__Provided text__.
________________
If you're going to complain about 1-3 for google and ms, I don't think you can praise safari in the same breath.

Apple's abused their position with the iPhone to make safari relevant, and unlike Chrome and IE, users can't just install another browser.

Apple's behavior is the only reason I can't run my own addons I've written for firefox on iOS (they run _fine_ on android of course), why I can't run uBlock origin on iOS, and so on.

Apple's behavior on iOS is far more egregious than anything microsoft or google has ever done.

I never once had to run IE or Chrome unwillingly since I could always install netscape, or mosaic, or firefox.

I'm forced to run Safari, unable to decently block ads, unable to use the adons I've written, unable to fork and patch my browser to fix bugs, and I've generally had my software freedoms infringed... and if I don't run safari, then I can't talk to my family group chat (no androids allowed, sms breaks the imessage group features too much) or talk to my grandma who only knows how to use facetime.

I wish so much I could use a phone with firefox, but I can't justify having a spare iPhone just to talk to my family, so I'm kinda forced to suffer through safari, held hostage by apple's monopolistic iMessage behavior.

The only thing that comes close to Apple's behavior is Google's campaign to force Chromebooks upon children in classrooms, requiring them to use Chrome, but at least Google isn't holding their grandmother's hostage... and managed work/school devices already are kinda expected to have substantially less freedom than personal devices, so it feels much less egregious.

Maybe I missed something but your arguments seem be about how Apple’s locking down of iOS/iPadOS and Safari are harmful to user freedom. That’s a very different argument from the one the person you’re replying to was making. They were saying that the popularity of Apple’s mobile devices coupled with their only running Safari holds back a Chrome monopoly in the browser space. If people don’t support Safari they lose out on a large portion of users.
________________
__Dataset__.

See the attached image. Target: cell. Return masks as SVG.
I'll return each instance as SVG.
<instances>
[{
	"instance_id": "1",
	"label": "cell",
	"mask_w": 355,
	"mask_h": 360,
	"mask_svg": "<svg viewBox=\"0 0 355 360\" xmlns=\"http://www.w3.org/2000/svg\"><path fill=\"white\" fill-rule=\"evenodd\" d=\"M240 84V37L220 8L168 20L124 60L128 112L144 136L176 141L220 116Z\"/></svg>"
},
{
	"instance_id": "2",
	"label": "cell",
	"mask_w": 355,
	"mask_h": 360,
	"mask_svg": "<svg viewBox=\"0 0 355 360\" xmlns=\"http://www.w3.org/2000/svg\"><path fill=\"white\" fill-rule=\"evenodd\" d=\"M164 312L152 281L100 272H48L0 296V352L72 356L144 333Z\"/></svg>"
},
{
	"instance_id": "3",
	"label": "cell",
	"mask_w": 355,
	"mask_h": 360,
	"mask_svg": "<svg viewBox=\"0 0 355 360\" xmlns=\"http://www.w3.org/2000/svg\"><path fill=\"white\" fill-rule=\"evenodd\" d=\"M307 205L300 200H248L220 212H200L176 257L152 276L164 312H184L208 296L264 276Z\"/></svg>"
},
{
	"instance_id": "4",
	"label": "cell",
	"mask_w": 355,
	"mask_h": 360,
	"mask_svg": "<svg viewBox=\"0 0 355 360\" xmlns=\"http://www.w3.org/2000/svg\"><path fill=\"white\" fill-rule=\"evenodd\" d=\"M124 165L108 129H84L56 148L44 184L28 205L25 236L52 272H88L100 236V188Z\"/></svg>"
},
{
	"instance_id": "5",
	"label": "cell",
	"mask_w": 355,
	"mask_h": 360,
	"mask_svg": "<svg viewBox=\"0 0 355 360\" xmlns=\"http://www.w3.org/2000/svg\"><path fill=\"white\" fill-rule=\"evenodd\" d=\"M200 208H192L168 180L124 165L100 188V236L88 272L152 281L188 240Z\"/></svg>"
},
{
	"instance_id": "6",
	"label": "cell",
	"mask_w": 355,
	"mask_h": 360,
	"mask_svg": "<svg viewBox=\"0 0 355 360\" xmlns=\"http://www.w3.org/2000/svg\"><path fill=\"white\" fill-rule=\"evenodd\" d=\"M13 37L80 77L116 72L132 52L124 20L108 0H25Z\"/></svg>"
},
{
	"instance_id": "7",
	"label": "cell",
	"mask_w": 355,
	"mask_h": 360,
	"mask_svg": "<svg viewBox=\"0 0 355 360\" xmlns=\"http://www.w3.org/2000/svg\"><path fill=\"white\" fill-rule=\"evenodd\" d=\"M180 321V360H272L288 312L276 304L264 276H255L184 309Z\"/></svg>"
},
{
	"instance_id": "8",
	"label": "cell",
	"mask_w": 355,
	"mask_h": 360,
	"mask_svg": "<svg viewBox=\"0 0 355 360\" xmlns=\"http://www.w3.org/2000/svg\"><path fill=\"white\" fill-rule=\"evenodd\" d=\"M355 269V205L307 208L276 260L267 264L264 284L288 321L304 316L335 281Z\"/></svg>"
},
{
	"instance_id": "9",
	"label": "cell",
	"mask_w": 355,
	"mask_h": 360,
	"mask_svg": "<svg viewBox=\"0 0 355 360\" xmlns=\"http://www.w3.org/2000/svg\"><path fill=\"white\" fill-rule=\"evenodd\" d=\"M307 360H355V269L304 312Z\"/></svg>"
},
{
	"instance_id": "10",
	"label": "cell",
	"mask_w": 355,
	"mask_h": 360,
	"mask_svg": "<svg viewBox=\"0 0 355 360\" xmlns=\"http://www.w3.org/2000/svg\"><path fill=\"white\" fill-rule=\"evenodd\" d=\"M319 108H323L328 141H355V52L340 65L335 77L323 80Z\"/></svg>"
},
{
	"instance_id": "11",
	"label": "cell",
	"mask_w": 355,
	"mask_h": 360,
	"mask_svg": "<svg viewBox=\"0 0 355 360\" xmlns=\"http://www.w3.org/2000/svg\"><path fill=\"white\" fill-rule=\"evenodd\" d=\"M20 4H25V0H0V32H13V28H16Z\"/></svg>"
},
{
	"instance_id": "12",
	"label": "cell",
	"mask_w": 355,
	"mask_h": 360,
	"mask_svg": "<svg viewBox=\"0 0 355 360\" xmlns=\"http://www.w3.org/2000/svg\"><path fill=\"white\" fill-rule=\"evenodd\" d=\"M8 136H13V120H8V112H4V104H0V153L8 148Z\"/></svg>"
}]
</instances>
________________
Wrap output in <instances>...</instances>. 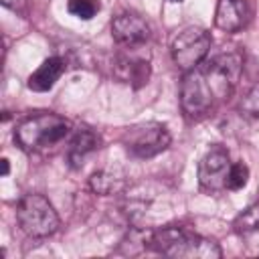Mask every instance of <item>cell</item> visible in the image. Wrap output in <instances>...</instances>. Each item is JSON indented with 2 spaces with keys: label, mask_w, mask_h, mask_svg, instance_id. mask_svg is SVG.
________________
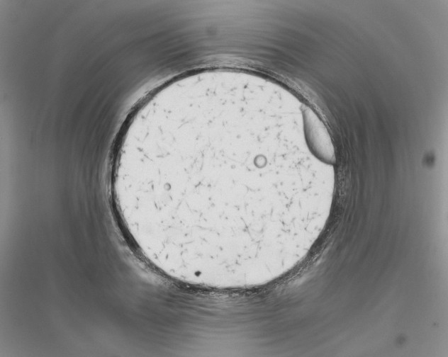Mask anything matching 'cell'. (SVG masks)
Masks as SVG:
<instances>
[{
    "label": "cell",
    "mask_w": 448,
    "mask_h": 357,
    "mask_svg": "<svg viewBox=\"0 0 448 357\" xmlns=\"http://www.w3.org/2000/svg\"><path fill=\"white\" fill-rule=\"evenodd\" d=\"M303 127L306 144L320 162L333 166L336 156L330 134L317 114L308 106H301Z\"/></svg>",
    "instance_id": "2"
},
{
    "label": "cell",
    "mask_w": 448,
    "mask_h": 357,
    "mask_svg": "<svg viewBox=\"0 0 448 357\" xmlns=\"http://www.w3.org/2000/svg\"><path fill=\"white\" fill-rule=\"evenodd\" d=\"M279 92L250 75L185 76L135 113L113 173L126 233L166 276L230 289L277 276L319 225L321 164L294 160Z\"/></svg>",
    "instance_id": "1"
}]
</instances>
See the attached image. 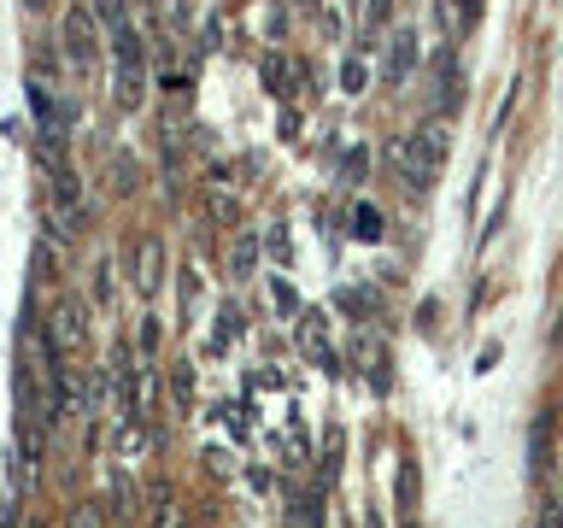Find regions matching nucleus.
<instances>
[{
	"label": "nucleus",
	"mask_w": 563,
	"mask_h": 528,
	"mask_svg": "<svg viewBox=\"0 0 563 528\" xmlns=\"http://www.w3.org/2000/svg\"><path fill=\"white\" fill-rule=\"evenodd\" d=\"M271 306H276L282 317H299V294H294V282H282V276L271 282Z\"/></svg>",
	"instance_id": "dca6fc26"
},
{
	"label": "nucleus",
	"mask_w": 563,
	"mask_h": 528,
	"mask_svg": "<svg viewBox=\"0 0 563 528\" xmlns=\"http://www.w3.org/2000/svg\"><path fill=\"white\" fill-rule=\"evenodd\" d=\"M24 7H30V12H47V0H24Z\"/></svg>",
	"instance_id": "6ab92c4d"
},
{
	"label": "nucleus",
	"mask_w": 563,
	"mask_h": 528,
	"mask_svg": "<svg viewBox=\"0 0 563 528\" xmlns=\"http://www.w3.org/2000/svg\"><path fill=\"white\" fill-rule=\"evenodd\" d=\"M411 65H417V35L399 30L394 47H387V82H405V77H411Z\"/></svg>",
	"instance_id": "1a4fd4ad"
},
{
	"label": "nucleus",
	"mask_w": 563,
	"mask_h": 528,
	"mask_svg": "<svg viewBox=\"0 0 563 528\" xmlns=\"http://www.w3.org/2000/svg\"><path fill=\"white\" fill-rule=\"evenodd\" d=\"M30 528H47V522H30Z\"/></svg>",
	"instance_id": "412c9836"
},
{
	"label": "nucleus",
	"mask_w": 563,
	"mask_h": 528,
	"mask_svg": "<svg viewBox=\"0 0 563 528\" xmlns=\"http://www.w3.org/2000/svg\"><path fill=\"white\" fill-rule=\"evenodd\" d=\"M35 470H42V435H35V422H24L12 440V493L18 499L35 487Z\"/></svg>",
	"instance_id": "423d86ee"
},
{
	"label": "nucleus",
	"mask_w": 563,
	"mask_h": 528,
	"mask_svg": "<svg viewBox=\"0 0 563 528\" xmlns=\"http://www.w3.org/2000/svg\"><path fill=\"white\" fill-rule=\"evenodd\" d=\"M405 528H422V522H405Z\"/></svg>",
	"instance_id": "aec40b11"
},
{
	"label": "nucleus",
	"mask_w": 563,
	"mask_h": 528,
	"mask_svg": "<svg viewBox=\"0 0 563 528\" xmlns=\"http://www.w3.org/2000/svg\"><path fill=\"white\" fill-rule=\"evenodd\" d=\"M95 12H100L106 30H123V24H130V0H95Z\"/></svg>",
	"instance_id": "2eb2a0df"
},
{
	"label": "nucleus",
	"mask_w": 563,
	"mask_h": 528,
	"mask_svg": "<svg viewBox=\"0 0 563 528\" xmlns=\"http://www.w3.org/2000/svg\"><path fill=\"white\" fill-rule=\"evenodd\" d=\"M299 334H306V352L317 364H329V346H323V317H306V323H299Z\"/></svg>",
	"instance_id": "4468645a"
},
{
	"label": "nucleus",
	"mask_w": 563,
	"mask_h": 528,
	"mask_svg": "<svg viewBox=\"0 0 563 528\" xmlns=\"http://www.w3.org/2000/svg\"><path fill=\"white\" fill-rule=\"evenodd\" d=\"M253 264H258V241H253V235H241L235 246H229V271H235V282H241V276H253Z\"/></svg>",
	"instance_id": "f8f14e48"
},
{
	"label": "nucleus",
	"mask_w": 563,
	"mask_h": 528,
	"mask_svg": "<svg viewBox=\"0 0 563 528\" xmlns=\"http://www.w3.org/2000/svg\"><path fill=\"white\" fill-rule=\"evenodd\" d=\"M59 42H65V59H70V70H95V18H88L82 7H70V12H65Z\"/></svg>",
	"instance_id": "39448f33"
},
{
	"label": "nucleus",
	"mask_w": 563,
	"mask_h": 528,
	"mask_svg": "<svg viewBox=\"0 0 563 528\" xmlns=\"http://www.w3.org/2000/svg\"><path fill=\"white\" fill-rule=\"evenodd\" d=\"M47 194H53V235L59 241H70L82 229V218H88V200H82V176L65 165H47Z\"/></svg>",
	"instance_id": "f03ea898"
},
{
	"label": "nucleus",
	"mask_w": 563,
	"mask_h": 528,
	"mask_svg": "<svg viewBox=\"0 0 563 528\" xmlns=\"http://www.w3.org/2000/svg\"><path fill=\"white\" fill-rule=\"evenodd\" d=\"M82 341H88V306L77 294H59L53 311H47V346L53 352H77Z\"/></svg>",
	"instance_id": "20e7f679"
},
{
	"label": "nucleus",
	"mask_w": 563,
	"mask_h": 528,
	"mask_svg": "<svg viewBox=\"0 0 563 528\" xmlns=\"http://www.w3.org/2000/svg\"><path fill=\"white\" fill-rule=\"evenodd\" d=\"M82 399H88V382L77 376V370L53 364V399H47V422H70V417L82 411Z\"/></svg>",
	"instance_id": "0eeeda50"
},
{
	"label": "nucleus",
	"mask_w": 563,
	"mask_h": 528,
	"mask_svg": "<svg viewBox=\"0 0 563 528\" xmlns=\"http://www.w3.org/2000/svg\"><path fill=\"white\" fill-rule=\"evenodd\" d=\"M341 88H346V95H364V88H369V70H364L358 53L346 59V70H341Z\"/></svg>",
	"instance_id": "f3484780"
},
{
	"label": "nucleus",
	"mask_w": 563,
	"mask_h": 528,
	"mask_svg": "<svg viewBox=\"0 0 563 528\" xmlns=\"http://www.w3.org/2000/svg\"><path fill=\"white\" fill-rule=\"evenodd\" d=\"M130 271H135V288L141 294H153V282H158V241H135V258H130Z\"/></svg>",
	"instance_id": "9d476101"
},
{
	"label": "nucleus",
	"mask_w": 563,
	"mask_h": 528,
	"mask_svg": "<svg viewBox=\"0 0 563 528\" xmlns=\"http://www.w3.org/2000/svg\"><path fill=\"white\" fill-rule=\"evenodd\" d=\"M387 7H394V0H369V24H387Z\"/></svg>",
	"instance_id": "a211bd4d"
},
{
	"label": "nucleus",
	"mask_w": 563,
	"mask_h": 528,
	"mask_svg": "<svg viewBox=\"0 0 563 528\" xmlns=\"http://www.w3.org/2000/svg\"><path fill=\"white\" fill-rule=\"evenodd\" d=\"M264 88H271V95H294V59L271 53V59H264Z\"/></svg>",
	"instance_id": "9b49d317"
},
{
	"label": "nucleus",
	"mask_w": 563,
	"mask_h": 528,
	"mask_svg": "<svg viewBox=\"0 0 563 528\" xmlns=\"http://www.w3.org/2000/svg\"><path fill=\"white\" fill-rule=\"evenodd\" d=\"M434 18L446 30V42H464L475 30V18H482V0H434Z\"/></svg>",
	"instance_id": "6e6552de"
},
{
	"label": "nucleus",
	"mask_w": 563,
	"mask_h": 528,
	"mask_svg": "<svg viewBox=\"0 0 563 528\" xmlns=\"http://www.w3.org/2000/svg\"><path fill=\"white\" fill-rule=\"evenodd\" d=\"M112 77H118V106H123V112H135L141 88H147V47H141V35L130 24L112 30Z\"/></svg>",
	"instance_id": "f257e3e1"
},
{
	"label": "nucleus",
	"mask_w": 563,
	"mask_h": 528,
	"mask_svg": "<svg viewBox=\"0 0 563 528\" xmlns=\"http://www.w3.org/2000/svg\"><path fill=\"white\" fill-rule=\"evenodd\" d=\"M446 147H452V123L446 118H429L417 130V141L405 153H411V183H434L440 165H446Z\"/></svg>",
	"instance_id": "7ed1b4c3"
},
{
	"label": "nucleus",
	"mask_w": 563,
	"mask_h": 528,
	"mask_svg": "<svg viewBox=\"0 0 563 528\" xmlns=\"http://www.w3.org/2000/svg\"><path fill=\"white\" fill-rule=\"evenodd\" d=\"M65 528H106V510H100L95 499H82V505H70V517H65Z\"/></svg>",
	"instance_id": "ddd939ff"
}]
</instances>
________________
__Job__.
Rewrite the comment on Safari, everything from "Apple's behavior on" down to "mosaic, or firefox.", putting "Opera" wherever "netscape" appears.

__Task solution__.
Apple's behavior on iOS is far more egregious than anything microsoft or google has ever done.

I never once had to run IE or Chrome unwillingly since I could always install Opera, or mosaic, or firefox.